Depuis la publication du rapport de juin 2003, l’OGMT a poursuivi ses travaux sur la méthode d’estimation du salaire en usage individualisé. Grâce à l’expérience acquise au fil du temps lors de la mise en place graduelle de cette méthode dans le canton de Genève, divers aspects ont pu être précisés, même si ses principes de base restent les mêmes.
On ne prend que les salariés qui ont entre 19 et 65 ans. En outre, toutes les observations avec des données manquantes pour les six variables présentes dans l’équation (niveau de formation, niveau des qualifications requises pour le poste, position professionnelle, âge, ancienneté et domaine d’activité) sont éliminées.
Si la probabilité d’erreur sur le paramètre estimé est supérieure à 0,1 (test de significativité à 10 %), les paramètres sont mis à zéro (sauf la constante et les effets fixes).
L’effet fixe d’entreprise est un «bonus» ou «malus» attribué à tous les salariés d’une entreprise, identique pour chacun d’entre eux, quelles que soient leurs caractéristiques. Chaque entreprise a son effet fixe et il y a donc autant d’effets fixes que d’entreprises (voir le rapport de juin 2003 pour plus de détails). Un effet fixe est calculé pour toutes les entreprises avec au moins une observation complète. La pondération de l’effet fixe d’une entreprise se définit comme la somme des pondérations individuelles des salariés.
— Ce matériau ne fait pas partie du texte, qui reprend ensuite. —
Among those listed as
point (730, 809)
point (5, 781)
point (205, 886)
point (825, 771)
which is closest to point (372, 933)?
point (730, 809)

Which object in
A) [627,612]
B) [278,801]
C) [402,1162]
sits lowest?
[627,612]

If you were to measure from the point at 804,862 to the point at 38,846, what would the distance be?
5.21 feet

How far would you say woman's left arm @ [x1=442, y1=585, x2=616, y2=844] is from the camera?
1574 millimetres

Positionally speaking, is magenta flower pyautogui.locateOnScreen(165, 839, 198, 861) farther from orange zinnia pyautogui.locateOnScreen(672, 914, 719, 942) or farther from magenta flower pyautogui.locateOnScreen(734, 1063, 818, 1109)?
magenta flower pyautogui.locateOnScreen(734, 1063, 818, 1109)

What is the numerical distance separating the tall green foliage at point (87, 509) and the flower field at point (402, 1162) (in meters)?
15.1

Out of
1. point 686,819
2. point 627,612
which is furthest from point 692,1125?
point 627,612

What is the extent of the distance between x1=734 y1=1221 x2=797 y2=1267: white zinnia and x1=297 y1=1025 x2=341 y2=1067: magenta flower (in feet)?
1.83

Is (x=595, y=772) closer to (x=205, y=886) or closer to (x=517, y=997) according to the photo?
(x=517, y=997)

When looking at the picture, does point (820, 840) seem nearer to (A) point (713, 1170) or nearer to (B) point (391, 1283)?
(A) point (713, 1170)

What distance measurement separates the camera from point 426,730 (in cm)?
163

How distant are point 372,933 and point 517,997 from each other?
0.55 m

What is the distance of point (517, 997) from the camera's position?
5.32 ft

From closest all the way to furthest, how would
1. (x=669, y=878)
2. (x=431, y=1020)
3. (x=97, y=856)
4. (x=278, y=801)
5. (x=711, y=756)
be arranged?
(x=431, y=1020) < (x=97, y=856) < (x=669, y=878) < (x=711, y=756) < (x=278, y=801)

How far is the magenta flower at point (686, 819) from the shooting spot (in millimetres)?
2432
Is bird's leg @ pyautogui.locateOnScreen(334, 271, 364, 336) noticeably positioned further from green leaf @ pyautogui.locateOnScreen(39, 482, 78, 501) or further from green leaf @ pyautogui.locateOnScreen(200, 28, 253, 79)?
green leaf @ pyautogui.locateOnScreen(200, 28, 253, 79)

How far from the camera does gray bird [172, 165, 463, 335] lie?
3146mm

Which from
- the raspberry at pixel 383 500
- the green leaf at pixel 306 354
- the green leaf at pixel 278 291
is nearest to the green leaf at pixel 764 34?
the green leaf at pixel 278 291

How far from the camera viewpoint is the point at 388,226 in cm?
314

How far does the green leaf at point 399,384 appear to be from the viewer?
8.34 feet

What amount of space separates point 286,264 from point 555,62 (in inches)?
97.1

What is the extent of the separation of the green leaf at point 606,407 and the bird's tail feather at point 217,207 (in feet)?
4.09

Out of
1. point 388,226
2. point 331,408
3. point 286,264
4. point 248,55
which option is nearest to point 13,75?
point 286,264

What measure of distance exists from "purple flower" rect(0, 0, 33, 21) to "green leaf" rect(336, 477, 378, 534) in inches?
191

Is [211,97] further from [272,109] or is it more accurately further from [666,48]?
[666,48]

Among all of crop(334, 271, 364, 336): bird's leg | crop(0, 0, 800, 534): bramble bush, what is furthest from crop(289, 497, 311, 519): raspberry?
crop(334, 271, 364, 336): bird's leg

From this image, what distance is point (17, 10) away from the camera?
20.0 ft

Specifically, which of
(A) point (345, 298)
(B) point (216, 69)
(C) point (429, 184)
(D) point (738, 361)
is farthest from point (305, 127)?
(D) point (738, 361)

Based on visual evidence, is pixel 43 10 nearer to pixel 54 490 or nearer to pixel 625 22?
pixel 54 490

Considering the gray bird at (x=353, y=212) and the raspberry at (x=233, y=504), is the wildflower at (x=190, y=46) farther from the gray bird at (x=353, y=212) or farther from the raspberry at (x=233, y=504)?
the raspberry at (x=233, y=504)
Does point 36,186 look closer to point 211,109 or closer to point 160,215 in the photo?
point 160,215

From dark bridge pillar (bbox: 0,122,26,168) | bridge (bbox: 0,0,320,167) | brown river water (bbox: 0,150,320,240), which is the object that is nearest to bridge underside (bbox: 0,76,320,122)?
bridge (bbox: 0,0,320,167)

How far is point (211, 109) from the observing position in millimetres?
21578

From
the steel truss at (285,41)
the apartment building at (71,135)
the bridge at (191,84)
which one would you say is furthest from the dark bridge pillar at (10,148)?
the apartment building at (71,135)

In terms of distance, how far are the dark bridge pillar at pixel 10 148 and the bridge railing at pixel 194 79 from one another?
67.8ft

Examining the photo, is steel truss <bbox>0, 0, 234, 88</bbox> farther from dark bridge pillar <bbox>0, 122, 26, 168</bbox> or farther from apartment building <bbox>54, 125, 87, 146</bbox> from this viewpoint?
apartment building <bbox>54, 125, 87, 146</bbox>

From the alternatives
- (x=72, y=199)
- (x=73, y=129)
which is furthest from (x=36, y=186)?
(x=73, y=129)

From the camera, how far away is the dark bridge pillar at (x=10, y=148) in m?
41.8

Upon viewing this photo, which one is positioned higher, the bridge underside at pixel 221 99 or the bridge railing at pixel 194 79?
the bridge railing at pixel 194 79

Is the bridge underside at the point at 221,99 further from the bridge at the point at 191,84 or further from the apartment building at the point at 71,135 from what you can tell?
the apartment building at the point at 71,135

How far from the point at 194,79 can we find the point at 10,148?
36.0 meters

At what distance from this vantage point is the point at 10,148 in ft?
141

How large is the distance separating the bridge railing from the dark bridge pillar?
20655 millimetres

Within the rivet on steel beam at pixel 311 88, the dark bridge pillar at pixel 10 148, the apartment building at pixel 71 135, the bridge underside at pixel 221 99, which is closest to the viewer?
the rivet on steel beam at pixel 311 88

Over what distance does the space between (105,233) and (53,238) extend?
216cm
Pour certaines branches, il arrive que les estimations de salaire en usage calculées sur l'ensemble des observations donnent des résultats «plutôt bas» par rapport aux minima conventionnels. Au contraire, quand on calcule une équation basée uniquement sur les observations d’une de ces branches, les salaires estimés apparaissent plus élevés, et donc plus proches des niveaux attendus.
La conclusion première serait de dire que «l’équation unique» n’est pas la solution idéale par rapport à des équations adaptées à chaque branche. Mais trois arguments font pencher la balance en faveur d’une estimation des paramètres de l’équation des salaires avec l’ensemble des observations du fichier et non avec les observations d’une seule branche. Premièrement, il n’existe pas de découpage idéal de la branche économique (le découpage des activités selon les accords entre partenaires sociaux et celui selon la nomenclature statistique peuvent diverger). Deuxièmement, le marché du travail local (cantonal) est une réalité qui ne se segmente pas par branche pour de nombreux postes de travail et domaines d’activité. En outre, la LSE est le reflet d’une réalité salariale qui peut être parfois moins «rose» qu’on ne pourrait le penser a priori.
Les paramètres ainsi que les effets fixes d’entreprise sont estimés à partir de l’enquête la plus récente. Les questions relatives à l’évolution des résultats de l’équation, enquête après enquête, sont étudiées par ailleurs.
Pour une meilleure garantie de la significativité des résultats, le profil de référence se base depuis 2006 sur la catégorie modale (celle qui groupe le plus d’observations). Jusqu’en 2004, il se basait sur la modalité la moins rémunératrice, autrement dit celle dont disposant de la « prime salariale » (ou paramètre) la plus faible.
Après divers tests statistiques effectués sur la série de données selon le critère de «cantonalisation» de l’OFS (canton où l’entreprise emploie le plus de salariés) et sur celle selon le code postal, il apparaît que les données basées selon le critère de «cantonalisation» sont pleinement satisfaisantes pour une utilisation dans le cadre de la méthode d’équation des salaires à Genève.